North Korea has warned of retaliation after the US scrapped food aid over its rocket launch, raising fears of a new nuclear test, as China reportedly suspended a refugee deal with its wayward ally.
In a defiant statement late Tuesday, the nuclear-armed North said it was no longer bound by a bilateral agreement to halt testing of nuclear weapons and long-range missiles after Washington suspended much-needed food aid.
"We have thus become able to take necessary retaliatory measures, free from the agreement," its foreign ministry said, accusing Washington of hostile acts.
South Korean analysts said they expect the North to follow up by staging a third nuclear weapons test, or launching another long-range missile.
The North also rejected condemnation by the United Nations Security Council, including its ally China, of the failed launch last Friday.
Japan's Yomiuri Shimbun newspaper said Wednesday that China has suspended the refugee repatriation deal because it was not consulted about the launch, seen by the US and its allies as a covert test of ballistic missile technology.
The paper quoted two Chinese officials as saying the long-standing policy of swiftly returning North Koreans as economic migrants -- despite the punishment they face back home -- had been put on hold.
The suspension reflects Beijing's displeasure with its troublesome neighbour which "did not show the necessary attention to its friend China," it quoted one unidentified official as saying.
In Beijing, foreign ministry spokesman Liu Weimin declined comment on the report but called for calm.
"We hope relevant parties will exercise calm and restraint, maintain engagement and dialogue and continue to uphold the denuclearisation process on the Korean peninsula," Liu said.
Pyongyang insists its botched satellite launch was not a missile test and did not breach the February deal with Washington, under which it vowed to suspend uranium enrichment and nuclear and missile tests in return for food.
But the US called off plans to start shipping 240,000 tonnes of food, saying the North could no longer be trusted.
On Monday a Security Council presidential statement "strongly condemned" the launch. It ordered a tightening of existing sanctions and warned of new action if the isolated state stages another nuclear or long-range missile test.
South Korean President Lee Myung-Bak Wednesday praised China's response to the launch, including its backing for the UN statement.
"I believe we can trust China... we should continue to manage relations with it," he was quoted by Yonhap news agency as saying.
But Pyongyang said Washington had imposed a "brigandish demand" on other Security Council members. "Nothing can stand in the way of (North Korea's) space development for peaceful purposes," it vowed.
The launch was to have been the centrepiece of mass celebrations marking the centenary of the birth of founding president Kim Il-Sung, grandfather of current leader Kim Jong-Un.
Shrugging off the failure, the North wheeled out an apparently new long-range missile at a major military parade Sunday.

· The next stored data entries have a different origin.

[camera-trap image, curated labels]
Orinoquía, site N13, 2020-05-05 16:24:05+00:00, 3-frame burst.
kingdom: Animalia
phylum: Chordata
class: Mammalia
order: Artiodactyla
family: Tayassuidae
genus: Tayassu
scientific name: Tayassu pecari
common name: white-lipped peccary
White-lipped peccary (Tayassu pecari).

The North staged atomic weapons tests months after its long-range rocket launches in 2006 and 2009.
"With the February agreement broken down in practice, the North will likely take many of the steps the US and South Korea have long feared, including another nuclear test and a long-range missile test," said Paik Hak-Soon of the South's Sejong Institute think-tank.
When the United States and the Security Council start taking punitive actions, "Pyongyang will certainly respond with actions as well", said Yang Moo-Jin of Seoul's University of North Korean Studies.
"These would include a third nuclear test, or test-launching of an inter-continental ballistic missile or stepping up activities involving weapons-grade uranium," Yang said.